Parallel Corpus Filtering and Alignment for Low-Resource Conditions Task - ACL 2019 Fourth Conference on Machine Translation

Shared Task: Parallel Corpus Filtering and Alignment for Low-Resource Conditions

This is the third instance of a shared task on assessing the quality of sentence pairs in a parallel corpus.

In the WMT18 shared task on parallel corpus filtering, we posed the challenge of a noisy web-crawled parallel corpus for German-English and asked participants to score each sentence pair. These quality scores were used to select subsets of the corpus, consisting of the highest-scoring sentence pairs, train statistical and neural machine translation systems on them, and evaluate these on a set of test sets.
In the WMT19 shared task on parallel corpus filtering for low resource conditions, we followed the same protocol, but this time for Nepali-English and Sinhala-English. For low-resource language pairs like these, both existing clean parallel corpora and the to-be-scored noisy web-crawled data comes in smaller amounts and lower quality.

This year, we pose two different language pairs, Khmer-English and Pashto-English.
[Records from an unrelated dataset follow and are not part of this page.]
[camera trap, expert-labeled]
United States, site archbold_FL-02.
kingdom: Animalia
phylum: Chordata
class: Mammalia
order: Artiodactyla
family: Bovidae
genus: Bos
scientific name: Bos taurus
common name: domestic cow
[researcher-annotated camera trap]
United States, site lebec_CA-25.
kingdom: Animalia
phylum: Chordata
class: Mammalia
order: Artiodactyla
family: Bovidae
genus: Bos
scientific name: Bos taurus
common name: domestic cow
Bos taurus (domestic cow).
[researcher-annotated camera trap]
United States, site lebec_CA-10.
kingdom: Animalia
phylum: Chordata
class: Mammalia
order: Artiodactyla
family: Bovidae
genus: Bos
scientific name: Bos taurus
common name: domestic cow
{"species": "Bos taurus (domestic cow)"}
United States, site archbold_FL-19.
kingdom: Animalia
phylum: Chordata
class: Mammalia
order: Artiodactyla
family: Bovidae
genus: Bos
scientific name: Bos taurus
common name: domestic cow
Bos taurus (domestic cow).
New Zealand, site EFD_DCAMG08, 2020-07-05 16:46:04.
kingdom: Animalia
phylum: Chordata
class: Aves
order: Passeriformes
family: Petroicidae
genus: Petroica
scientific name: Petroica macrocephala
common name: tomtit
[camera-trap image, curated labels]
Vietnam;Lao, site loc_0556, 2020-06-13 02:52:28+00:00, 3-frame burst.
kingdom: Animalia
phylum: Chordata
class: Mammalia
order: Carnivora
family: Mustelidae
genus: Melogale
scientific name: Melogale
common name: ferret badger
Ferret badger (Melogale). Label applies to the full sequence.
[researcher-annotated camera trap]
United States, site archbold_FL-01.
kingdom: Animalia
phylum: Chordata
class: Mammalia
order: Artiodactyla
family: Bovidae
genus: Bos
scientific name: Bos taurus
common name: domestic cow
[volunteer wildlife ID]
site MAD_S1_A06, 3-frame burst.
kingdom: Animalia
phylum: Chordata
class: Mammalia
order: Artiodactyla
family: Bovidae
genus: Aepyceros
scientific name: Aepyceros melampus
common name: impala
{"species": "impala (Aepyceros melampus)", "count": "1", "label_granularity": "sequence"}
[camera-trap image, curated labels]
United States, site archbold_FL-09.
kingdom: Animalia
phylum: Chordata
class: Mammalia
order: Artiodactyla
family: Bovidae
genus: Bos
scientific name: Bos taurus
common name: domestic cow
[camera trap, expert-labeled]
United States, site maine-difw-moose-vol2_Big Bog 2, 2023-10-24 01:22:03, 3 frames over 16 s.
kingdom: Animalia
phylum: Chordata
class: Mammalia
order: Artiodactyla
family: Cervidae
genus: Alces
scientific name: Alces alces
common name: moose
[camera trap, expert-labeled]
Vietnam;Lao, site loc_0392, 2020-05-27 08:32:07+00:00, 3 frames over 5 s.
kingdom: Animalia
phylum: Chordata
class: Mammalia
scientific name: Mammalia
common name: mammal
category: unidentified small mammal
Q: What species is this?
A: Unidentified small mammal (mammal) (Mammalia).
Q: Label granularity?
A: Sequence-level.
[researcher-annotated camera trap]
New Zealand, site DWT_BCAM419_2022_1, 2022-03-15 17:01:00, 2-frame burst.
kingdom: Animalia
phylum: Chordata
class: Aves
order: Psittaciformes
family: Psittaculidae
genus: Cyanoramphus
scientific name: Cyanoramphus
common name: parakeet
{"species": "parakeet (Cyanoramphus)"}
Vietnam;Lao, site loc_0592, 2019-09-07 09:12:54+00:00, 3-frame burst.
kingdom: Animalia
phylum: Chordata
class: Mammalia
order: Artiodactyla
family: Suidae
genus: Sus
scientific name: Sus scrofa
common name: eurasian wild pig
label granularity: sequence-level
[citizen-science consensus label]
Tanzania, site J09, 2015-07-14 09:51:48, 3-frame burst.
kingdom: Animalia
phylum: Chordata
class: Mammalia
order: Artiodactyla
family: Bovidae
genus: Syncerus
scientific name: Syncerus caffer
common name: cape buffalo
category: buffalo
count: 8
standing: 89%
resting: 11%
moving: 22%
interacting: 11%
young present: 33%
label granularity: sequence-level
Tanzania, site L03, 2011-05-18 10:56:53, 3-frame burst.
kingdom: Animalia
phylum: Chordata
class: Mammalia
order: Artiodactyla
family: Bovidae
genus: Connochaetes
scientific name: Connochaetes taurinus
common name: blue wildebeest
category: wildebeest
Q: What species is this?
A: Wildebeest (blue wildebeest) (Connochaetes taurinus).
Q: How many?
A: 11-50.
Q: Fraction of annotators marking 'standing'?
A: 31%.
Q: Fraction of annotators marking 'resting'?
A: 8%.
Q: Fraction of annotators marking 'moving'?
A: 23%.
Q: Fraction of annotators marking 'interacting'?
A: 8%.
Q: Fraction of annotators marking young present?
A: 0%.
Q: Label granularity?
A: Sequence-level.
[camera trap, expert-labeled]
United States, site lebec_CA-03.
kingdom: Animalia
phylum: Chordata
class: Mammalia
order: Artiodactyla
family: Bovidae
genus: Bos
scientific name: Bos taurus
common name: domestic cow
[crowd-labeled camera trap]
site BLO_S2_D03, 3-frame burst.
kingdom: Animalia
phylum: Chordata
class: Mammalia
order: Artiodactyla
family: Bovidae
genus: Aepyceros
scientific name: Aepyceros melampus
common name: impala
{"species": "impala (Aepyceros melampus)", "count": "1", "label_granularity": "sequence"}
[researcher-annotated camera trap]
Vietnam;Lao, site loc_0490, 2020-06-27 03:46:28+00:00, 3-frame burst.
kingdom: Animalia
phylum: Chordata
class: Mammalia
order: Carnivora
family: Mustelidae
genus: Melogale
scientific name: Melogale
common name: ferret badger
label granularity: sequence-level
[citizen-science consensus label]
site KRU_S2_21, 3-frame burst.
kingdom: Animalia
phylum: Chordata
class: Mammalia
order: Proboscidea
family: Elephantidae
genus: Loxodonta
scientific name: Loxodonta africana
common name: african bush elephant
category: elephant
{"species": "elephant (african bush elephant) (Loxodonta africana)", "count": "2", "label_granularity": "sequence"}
In addition to the task of computing quality scores for the purpose of filtering, we also allow for the re-alignment of sentence pairs from document pairs.

DETAILS

We provide a very noisy 58.3 million-word (English token count) Khmer-English corpus and a 11.6 million-word Pashto-English corpus. These corpora were partly crawled from the web as part of the Paracrawl project, and partly extracted from the CommonCrawl data set. We ask participants to provide scores for each sentence in each of the noisy parallel sets. The scores will be used to subsample sentence pairs that amount to 5 million English words. The quality of the resulting subsets is determined by the quality of a neural machine translation system (fairseq) trained on this data. The quality of the machine translation system is measured by BLEU score (sacrebleu) on a held-out test set of Wikipedia translations for Khmer-English and Pashto-English.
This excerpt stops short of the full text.